:: PASSAGE GIVEN ::

=-=-=

Hank (originally titled Awesome Hank and PRYORS)  is an American sitcom that ran on ABC from September 30, 2009, to November 4, 2009. The series was created by Tucker Cawley and is about a Wall Street executive who loses his job and reconnects with his small-town family. Hank originally aired on Wednesday nights in the fall season and starred Frasier actor Kelsey Grammer. The series was produced by McMonkey Productions and Werner Entertainment, in association with Warner Bros. Television.

Cast
 Kelsey Grammer as Hank Pryor – a Wall Street CEO who loses his job
 Melinda McGraw as Tilly Pryor – Hank's wife for 19 years
 Jordan Hinson as Maddie Pryor – Hank and Tilly's 15-year-old daughter
 Nathan Gamble as Henry Pryor – Hank and Tilly's son
 David Koechner as Grady Funk – Tilly's hillbilly brother

Episodes
A total of 10 episodes of Hank were filmed and five have been aired, but on November 11, 2009, ABC said it had "no immediate plans" to air the others.

=-=-=

Scene-based spatial questions
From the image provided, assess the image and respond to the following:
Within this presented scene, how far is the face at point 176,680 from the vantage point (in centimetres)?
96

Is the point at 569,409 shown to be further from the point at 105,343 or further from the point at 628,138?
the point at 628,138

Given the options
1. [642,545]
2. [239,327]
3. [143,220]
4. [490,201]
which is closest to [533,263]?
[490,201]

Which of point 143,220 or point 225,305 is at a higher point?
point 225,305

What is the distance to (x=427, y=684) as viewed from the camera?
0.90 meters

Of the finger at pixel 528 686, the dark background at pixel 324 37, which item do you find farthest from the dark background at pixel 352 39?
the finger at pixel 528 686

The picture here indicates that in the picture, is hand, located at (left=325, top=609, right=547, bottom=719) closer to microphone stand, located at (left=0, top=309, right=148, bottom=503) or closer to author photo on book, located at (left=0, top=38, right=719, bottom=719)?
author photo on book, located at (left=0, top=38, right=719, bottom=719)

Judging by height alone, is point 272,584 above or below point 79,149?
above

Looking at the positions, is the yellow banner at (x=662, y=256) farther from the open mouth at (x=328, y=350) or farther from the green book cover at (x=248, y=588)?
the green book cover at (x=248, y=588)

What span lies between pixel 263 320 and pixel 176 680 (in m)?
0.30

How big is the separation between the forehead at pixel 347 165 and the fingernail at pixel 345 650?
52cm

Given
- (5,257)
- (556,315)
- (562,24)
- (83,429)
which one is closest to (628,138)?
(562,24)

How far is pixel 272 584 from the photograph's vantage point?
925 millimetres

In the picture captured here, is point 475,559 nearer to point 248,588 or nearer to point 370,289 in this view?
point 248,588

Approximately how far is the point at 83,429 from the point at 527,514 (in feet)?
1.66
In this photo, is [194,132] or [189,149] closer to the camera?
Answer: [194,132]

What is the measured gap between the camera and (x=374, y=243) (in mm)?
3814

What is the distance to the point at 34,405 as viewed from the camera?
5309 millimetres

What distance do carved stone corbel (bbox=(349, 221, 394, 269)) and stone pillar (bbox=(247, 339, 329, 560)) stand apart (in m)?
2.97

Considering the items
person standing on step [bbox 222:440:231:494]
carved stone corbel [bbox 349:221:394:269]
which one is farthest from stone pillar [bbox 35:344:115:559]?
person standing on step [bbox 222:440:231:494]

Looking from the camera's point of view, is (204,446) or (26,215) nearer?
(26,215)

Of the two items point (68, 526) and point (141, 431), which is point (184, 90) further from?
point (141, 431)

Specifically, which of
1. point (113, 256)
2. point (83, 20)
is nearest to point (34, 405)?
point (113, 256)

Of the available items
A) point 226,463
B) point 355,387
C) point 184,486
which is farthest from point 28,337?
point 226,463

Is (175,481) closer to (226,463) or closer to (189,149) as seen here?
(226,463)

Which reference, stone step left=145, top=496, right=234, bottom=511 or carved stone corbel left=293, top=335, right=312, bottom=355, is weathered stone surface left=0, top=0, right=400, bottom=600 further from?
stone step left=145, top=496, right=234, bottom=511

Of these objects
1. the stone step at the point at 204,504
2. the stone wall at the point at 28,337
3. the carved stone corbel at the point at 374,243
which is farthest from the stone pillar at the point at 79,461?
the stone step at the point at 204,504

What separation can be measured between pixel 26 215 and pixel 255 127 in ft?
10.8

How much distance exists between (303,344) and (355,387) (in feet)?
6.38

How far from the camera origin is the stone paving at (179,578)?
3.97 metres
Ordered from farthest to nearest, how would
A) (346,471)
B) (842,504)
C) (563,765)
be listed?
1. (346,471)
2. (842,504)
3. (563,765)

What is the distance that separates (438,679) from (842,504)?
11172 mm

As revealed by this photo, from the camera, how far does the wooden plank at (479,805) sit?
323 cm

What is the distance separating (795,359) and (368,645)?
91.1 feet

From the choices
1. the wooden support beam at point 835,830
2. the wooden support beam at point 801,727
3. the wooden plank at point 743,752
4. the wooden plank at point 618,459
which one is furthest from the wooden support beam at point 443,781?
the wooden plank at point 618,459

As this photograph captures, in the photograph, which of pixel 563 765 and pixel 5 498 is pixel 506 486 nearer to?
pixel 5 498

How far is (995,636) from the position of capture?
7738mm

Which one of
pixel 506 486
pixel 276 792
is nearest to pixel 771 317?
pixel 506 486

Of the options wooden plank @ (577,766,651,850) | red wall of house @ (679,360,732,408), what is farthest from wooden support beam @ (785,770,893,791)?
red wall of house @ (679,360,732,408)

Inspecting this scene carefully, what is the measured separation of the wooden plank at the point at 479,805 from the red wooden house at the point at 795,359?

=-=-=

:: ACTIONS TO TAKE ::
- 1) Extract the complete passage about the sitcom Hank, reproducing it word for word.
- 2) Convert the portion of the records that begins with the line containing "As this photograph" and continues through the final line of the records into a numbered list, omitting blank lines.

:: ANSWERS TO EACH TASK ::
- 1)
Hank (originally titled Awesome Hank and PRYORS)  is an American sitcom that ran on ABC from September 30, 2009, to November 4, 2009. The series was created by Tucker Cawley and is about a Wall Street executive who loses his job and reconnects with his small-town family. Hank originally aired on Wednesday nights in the fall season and starred Frasier actor Kelsey Grammer. The series was produced by McMonkey Productions and Werner Entertainment, in association with Warner Bros. Television.

Cast
 Kelsey Grammer as Hank Pryor – a Wall Street CEO who loses his job
 Melinda McGraw as Tilly Pryor – Hank's wife for 19 years
 Jordan Hinson as Maddie Pryor – Hank and Tilly's 15-year-old daughter
 Nathan Gamble as Henry Pryor – Hank and Tilly's son
 David Koechner as Grady Funk – Tilly's hillbilly brother

Episodes
A total of 10 episodes of Hank were filmed and five have been aired, but on November 11, 2009, ABC said it had "no immediate plans" to air the others.

- 2)
1. As this photograph captures, in the photograph, which of pixel 563 765 and pixel 5 498 is pixel 506 486 nearer to?
2. pixel 5 498
3. How far is (995,636) from the position of capture?
4. 7738mm
5. Which one of
6. pixel 506 486
7. pixel 276 792
8. is nearest to pixel 771 317?
9. pixel 506 486
10. Of the options wooden plank @ (577,766,651,850) | red wall of house @ (679,360,732,408), what is farthest from wooden support beam @ (785,770,893,791)?
11. red wall of house @ (679,360,732,408)
12. Inspecting this scene carefully, what is the measured separation of the wooden plank at the point at 479,805 from the red wooden house at the point at 795,359?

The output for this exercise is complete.